**Exercise details:**
Please write out the entries word for word, starting at the very beginning and continuing down through the line that contains "2.94 metres", including that line.

Stored data
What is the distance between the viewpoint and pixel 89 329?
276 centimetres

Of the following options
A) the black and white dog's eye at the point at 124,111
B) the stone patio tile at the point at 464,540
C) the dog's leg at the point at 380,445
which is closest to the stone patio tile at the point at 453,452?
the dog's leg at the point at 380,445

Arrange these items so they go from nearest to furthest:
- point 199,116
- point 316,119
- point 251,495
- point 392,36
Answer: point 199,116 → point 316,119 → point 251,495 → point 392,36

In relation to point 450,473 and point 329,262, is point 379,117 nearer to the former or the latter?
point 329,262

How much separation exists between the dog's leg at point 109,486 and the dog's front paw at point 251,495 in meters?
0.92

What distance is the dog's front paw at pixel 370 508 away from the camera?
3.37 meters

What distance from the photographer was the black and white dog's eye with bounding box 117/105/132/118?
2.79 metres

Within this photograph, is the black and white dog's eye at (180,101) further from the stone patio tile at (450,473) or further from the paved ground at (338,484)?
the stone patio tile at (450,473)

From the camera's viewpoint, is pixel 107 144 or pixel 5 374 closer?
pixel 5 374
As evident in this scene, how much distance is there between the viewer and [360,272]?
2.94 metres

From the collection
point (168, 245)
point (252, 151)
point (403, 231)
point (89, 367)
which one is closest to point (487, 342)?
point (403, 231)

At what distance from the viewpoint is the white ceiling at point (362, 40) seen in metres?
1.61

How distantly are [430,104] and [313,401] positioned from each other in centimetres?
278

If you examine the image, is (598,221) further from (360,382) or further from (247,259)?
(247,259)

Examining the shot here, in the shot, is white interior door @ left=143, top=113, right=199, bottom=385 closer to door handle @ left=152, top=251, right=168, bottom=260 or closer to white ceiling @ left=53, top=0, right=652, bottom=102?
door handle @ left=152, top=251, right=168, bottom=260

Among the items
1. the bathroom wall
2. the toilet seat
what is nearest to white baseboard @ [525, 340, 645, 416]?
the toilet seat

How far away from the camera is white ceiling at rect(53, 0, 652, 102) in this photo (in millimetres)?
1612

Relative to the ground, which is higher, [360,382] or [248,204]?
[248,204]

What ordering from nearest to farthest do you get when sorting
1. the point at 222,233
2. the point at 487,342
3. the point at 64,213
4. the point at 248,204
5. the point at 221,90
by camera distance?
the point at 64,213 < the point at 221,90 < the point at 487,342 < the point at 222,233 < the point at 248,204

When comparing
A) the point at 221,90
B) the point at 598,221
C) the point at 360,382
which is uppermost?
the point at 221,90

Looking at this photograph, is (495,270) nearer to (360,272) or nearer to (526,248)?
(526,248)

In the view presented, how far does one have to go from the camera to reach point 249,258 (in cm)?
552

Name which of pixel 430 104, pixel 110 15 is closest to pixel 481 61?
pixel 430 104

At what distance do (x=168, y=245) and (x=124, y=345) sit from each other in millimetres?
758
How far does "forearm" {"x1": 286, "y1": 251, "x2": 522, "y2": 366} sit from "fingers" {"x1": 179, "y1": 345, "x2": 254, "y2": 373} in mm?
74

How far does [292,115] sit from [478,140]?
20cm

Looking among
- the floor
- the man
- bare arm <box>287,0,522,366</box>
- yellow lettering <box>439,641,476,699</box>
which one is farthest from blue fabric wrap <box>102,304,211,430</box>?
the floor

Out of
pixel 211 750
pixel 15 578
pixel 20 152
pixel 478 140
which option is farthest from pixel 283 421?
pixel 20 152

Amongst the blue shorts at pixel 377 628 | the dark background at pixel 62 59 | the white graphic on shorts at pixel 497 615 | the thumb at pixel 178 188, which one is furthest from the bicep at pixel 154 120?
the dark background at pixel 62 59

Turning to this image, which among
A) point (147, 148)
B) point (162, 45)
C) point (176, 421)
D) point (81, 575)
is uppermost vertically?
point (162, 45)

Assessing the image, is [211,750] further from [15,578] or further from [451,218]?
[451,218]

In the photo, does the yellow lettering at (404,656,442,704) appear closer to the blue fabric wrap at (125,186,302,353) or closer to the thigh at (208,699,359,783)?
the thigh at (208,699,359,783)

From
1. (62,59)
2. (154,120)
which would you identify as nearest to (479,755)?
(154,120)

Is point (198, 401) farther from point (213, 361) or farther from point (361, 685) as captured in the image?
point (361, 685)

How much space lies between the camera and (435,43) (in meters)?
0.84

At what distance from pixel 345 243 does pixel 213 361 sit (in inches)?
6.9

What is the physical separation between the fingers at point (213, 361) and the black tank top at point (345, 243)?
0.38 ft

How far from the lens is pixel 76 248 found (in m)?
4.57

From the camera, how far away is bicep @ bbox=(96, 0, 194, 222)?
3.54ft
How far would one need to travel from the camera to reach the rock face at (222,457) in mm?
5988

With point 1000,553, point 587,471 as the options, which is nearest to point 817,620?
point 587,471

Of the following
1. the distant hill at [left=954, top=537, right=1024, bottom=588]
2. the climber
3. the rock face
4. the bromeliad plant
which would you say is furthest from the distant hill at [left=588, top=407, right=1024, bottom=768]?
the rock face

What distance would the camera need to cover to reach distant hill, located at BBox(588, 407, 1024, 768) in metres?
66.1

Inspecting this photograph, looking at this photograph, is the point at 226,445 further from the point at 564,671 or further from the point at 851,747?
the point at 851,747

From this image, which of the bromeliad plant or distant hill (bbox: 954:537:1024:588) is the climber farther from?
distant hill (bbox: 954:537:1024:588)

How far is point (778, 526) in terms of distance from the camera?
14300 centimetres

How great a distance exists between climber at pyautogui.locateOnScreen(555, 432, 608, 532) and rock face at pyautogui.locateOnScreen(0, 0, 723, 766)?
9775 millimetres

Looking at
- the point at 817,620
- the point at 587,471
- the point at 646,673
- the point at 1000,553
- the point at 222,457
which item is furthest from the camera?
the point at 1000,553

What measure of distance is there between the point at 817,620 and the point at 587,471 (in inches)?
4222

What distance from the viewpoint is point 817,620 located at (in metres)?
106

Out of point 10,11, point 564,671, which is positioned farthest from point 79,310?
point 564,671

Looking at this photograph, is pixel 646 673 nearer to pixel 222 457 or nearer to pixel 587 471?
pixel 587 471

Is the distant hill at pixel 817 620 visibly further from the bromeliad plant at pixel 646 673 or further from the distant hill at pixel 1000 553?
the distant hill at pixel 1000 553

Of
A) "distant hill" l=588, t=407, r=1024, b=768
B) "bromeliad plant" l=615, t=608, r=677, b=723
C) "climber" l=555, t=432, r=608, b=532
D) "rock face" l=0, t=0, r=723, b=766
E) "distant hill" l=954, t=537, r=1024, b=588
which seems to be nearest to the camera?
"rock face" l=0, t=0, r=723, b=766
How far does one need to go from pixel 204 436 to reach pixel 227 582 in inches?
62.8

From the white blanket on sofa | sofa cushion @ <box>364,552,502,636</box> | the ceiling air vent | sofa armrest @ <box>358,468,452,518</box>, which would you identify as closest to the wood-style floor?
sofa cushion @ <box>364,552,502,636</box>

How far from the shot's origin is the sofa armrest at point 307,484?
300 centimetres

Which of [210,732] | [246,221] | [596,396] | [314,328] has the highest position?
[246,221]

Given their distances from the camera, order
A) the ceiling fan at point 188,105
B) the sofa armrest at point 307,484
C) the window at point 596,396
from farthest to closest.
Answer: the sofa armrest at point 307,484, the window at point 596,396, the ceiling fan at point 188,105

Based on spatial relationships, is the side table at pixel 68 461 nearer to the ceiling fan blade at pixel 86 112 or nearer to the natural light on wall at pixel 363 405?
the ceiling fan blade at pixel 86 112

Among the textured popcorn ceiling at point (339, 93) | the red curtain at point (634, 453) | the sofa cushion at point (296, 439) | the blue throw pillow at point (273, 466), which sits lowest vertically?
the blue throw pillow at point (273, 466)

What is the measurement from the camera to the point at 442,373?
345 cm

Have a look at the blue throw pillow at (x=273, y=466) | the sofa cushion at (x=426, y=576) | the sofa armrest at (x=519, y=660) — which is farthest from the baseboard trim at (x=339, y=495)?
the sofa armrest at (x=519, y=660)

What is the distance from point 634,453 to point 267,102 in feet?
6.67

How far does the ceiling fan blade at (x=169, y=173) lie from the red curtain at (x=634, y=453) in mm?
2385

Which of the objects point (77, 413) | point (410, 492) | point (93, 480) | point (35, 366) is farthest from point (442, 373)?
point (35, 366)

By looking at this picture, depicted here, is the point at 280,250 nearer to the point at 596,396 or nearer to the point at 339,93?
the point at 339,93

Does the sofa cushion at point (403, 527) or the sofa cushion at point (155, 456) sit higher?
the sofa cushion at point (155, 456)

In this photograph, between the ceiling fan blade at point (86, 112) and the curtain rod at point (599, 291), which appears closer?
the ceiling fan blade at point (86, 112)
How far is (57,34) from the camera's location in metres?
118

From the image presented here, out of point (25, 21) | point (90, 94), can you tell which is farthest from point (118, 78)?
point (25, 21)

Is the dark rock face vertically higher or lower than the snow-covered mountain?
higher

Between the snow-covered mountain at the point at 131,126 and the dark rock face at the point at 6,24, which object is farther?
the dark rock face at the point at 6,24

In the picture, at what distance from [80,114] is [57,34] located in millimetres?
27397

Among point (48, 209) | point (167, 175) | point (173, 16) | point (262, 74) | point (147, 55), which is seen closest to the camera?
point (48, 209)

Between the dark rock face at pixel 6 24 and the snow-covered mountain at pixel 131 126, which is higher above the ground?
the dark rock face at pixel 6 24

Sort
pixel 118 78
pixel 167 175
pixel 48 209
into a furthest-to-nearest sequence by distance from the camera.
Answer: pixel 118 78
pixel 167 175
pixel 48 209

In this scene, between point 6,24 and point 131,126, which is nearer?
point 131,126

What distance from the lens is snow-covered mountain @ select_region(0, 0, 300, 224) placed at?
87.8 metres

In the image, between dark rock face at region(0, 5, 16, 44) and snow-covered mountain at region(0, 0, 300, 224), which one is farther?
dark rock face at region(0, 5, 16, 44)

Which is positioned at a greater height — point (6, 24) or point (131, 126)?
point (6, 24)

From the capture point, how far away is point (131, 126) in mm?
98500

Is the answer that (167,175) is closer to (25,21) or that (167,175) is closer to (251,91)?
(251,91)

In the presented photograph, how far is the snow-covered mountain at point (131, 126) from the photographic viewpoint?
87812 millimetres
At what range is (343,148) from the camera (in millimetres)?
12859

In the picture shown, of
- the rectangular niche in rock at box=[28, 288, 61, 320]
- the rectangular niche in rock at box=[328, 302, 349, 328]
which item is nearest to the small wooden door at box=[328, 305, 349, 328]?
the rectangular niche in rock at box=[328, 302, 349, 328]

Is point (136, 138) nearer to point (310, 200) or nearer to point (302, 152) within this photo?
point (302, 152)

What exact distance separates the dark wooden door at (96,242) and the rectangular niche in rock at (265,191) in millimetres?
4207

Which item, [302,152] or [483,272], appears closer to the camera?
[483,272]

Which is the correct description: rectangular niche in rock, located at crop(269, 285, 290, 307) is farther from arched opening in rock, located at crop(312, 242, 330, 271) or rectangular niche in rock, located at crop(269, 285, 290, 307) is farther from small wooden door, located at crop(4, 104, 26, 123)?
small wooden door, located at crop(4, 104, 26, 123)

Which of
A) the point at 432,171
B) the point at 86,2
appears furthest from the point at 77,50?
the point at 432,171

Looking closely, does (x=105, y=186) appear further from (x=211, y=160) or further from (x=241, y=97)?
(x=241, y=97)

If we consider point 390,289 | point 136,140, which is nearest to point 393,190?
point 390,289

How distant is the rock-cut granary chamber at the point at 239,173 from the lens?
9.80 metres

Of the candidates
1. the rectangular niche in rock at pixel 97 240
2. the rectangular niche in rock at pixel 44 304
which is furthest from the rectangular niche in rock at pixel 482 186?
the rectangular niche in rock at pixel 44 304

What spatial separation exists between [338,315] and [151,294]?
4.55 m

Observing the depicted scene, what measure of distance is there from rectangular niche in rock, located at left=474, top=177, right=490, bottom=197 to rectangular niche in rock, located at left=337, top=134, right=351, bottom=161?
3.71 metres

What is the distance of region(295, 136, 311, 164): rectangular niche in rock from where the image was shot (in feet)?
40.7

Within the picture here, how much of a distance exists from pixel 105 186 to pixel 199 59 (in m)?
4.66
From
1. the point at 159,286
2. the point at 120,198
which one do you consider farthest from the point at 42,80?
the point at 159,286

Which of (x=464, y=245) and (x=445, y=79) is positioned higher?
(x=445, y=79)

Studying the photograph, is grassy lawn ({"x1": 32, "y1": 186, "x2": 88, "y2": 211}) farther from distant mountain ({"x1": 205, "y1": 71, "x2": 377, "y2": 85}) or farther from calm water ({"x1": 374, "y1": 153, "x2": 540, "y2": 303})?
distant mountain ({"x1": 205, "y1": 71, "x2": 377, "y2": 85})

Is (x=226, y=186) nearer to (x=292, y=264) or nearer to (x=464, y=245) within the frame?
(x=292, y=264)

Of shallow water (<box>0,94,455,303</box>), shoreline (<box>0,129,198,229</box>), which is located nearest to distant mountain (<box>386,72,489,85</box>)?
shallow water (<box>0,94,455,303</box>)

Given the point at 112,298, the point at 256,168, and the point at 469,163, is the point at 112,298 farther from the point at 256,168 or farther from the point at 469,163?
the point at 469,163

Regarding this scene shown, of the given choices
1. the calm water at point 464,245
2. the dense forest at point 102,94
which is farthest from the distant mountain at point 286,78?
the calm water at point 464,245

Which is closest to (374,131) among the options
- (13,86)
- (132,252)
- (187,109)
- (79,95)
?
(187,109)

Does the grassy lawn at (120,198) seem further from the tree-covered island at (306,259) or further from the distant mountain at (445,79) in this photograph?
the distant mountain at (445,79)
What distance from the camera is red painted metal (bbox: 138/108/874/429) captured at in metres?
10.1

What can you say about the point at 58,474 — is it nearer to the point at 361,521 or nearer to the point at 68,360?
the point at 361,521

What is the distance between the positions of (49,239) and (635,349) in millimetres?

**In response:**
What is the distance between the viewpoint and pixel 89 329?
276 centimetres

Of the following options
A) the black and white dog's eye at the point at 124,111
B) the stone patio tile at the point at 464,540
C) the dog's leg at the point at 380,445
which is closest to the stone patio tile at the point at 453,452?
the dog's leg at the point at 380,445

Arrange these items so they go from nearest to furthest:
- point 199,116
- point 316,119
- point 251,495
- point 392,36
Answer: point 199,116 → point 316,119 → point 251,495 → point 392,36

In relation to point 450,473 and point 329,262, is point 379,117 nearer to the former or the latter?
point 329,262

How much separation exists between the dog's leg at point 109,486 and the dog's front paw at point 251,495 in meters?
0.92

What distance is the dog's front paw at pixel 370 508 away from the camera?
3.37 meters

What distance from the photographer was the black and white dog's eye with bounding box 117/105/132/118?
2.79 metres

Within this photograph, is the black and white dog's eye at (180,101) further from the stone patio tile at (450,473) or further from the paved ground at (338,484)?
the stone patio tile at (450,473)

From the camera's viewpoint, is pixel 107 144 or pixel 5 374 closer?
pixel 5 374
As evident in this scene, how much distance is there between the viewer and [360,272]?
2.94 metres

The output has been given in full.